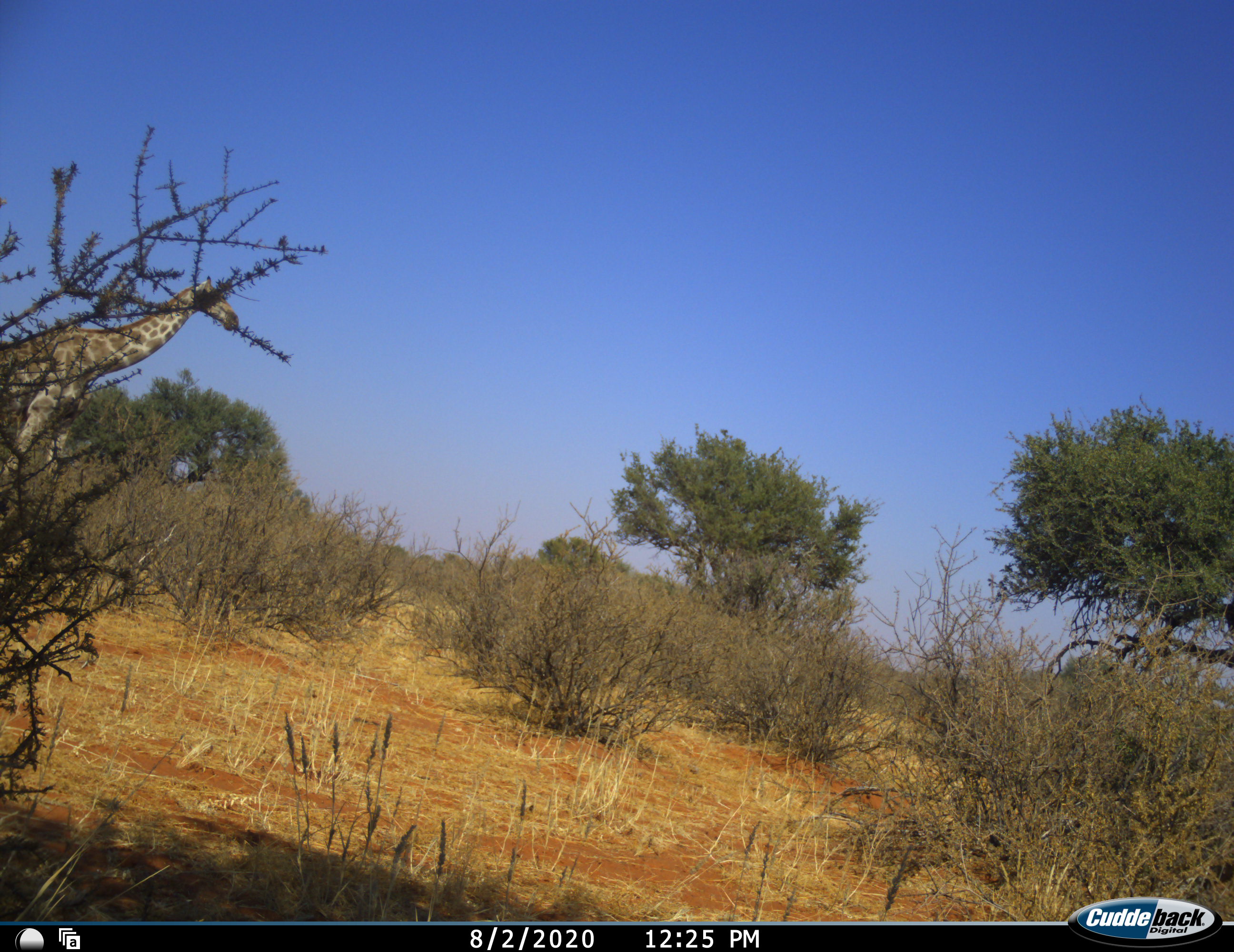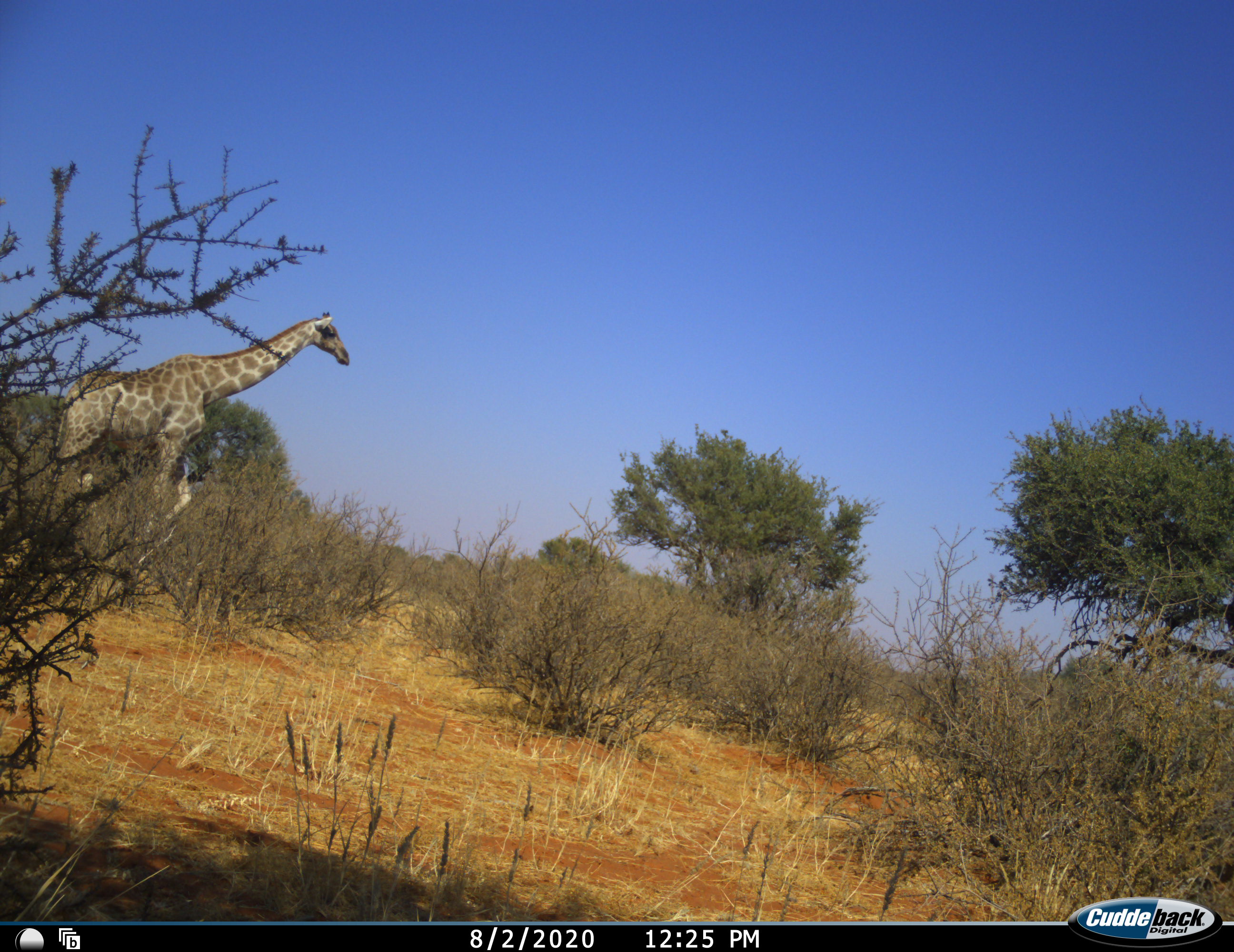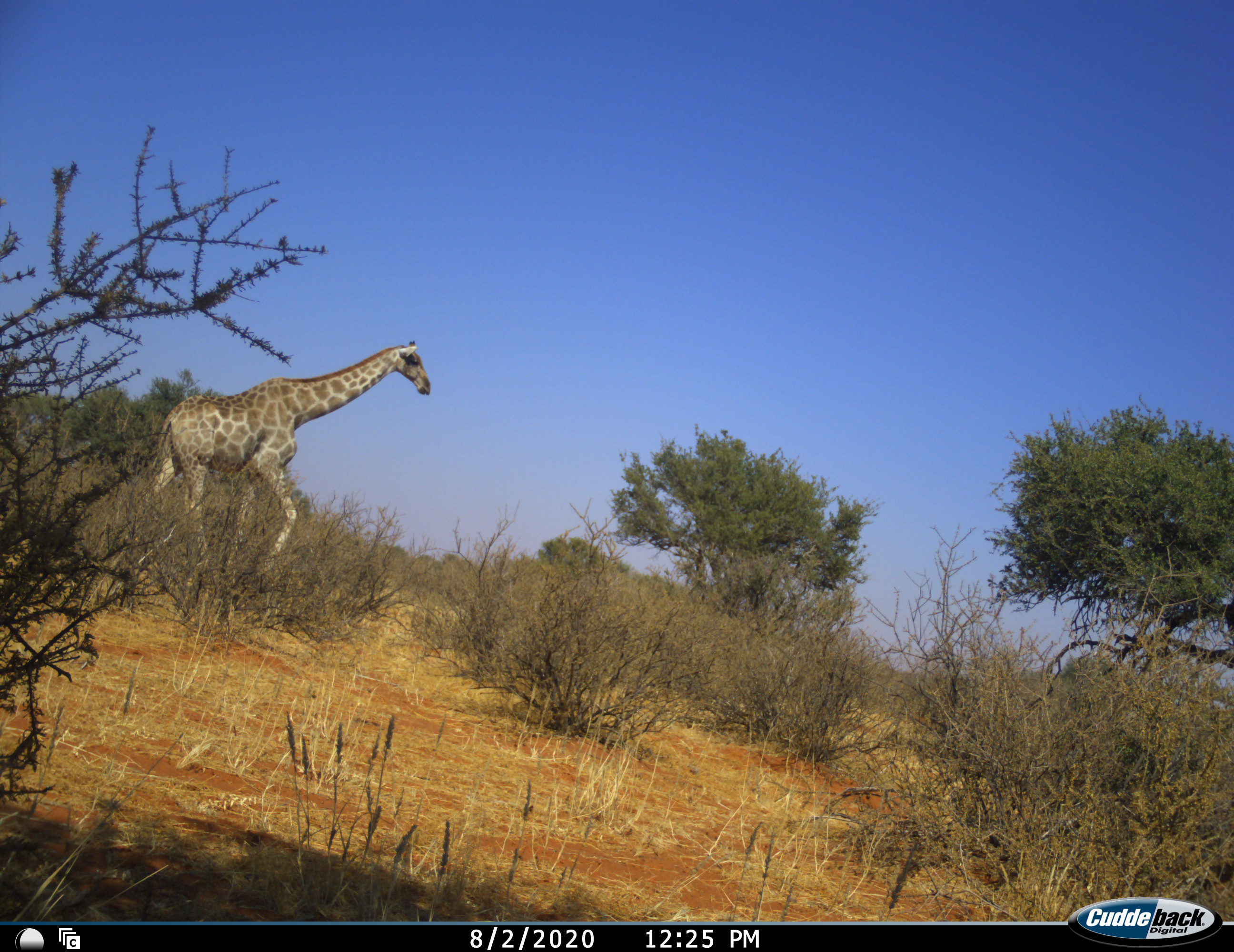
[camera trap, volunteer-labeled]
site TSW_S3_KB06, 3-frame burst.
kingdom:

▶ GOAL OF THE EXERCISE: Copy all the data exactly as written, but skip any picture.

▶ PROBLEM SOLUTION:
[camera trap, volunteer-labeled]
site TSW_S3_KB06, 3-frame burst.
kingdom:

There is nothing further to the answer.